Confronting Economic Profit with Hierarchy Theory: The Concept of Gain in Ecology

Tim Allen

Abstract


Contemporary problems are often complicated by values intruding into the arena of physical systems. Economic notions of profit have values embedded in them in a way that generally does not occur in ecology and the other natural sciences. We generalize profit as gain in settings beyond strict economics in a way that encourages placing values properly in biological and historical social systems. Complications of elaborate control quickly enter the scene at this point and in this paper we invoke hierarchy theory to keep levels of analysis straight. Hierarchy theory often invokes dualities and a mix of process and structure that are fluid under changes in level of analysis.
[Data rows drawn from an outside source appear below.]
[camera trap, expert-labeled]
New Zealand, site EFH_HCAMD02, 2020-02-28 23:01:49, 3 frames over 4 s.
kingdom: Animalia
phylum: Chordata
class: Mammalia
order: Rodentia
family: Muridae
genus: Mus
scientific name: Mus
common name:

Notions of gain and profit are recursive as the system uses resources and must change strategies to deal with scarcity, which forces increases in efficiency in yet a new round of change. The transition from abundant resources used carelessly to scarce resources used efficiently changes controls in systems. Such changes over time amount to hierarchical restructuring, which in turn requires of the observer meticulous application of new levels of analysis as the system is redefined. The system bounded at a new hierarchical level encounters dualities embedded in the hierarchical concept of the holon, which offers a precision of definition of the new system as it exists as an autonomous whole while still being part of some larger system. We introduce these shifts and dualities using examples from nuclear energy, colonial insects and changes in complex societies such as Rome and the EU. In the end both ideas of profit and hierarchy theory are clarified in a two-way exchange.